Well, I’ll leave it to sociologists and criminologists to figure out why some countries have such low rates of crime, but I do know one thing: countries like the U.S., where we put so much emphasis on “rights” and so little on “responsibilities,” are always going to have a high crime rate. The “rights-responsibilities” spectrum has got to be in balance. When a country, or, more specifically, a county like Alameda and a city like Oakland, ideologically declares itself to be “progressive,” and elects politicians of that persuasion, there’s automatically going to be an imbalance in the rights-responsibilities spectrum, which will be tilted on behalf of predators and evil-doers.
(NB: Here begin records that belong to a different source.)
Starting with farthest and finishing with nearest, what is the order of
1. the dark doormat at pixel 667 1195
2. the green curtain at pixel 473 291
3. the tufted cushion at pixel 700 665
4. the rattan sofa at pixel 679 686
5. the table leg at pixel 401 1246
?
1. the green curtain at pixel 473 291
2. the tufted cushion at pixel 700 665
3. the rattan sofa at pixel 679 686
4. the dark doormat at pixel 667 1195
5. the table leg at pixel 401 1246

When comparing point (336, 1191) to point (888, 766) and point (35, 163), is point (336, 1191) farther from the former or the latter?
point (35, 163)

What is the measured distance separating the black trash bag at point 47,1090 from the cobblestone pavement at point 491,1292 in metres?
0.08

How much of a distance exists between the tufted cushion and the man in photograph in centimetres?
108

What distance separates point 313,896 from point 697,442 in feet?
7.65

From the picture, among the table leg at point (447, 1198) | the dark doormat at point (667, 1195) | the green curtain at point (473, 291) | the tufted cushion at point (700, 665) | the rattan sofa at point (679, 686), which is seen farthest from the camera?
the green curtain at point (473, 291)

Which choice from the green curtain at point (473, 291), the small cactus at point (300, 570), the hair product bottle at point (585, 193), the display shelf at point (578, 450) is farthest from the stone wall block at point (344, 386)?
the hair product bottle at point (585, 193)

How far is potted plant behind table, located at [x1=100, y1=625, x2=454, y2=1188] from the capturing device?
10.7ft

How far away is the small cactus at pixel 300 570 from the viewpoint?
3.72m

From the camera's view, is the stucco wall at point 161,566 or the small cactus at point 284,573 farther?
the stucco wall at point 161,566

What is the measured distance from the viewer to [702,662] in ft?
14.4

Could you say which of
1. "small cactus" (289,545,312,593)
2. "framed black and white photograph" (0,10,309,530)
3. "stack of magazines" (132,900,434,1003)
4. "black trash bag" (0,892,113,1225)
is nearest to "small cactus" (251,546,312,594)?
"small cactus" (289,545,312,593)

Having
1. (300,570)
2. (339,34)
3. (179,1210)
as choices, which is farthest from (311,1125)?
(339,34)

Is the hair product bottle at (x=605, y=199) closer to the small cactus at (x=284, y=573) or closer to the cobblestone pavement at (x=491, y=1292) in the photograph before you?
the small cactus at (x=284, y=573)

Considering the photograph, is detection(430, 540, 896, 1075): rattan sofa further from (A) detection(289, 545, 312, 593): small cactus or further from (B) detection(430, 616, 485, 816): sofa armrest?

This is something that Muslim countries have figured out. We, on the other hand, have not. These Muslim countries certainly have a lot to answer for, with their horrible anti-Gay and anti-woman policies, and we should keep the pressure on them to lighten up and give people more freedom. But freedom for gays and women does not equate to freedom for thugs to break the law. We can encourage both the right to live one’s own life as one wishes, and the expectation that every citizen will bear the responsibilities entailed in being free. We need to get really tough on crime and anti-social behavior, while at the same time fiercely protecting the rights of women and the LGBTQ coalition. This is something we can accomplish now, if we have the courage to admit that the woke-progressive cult has been an utter failure.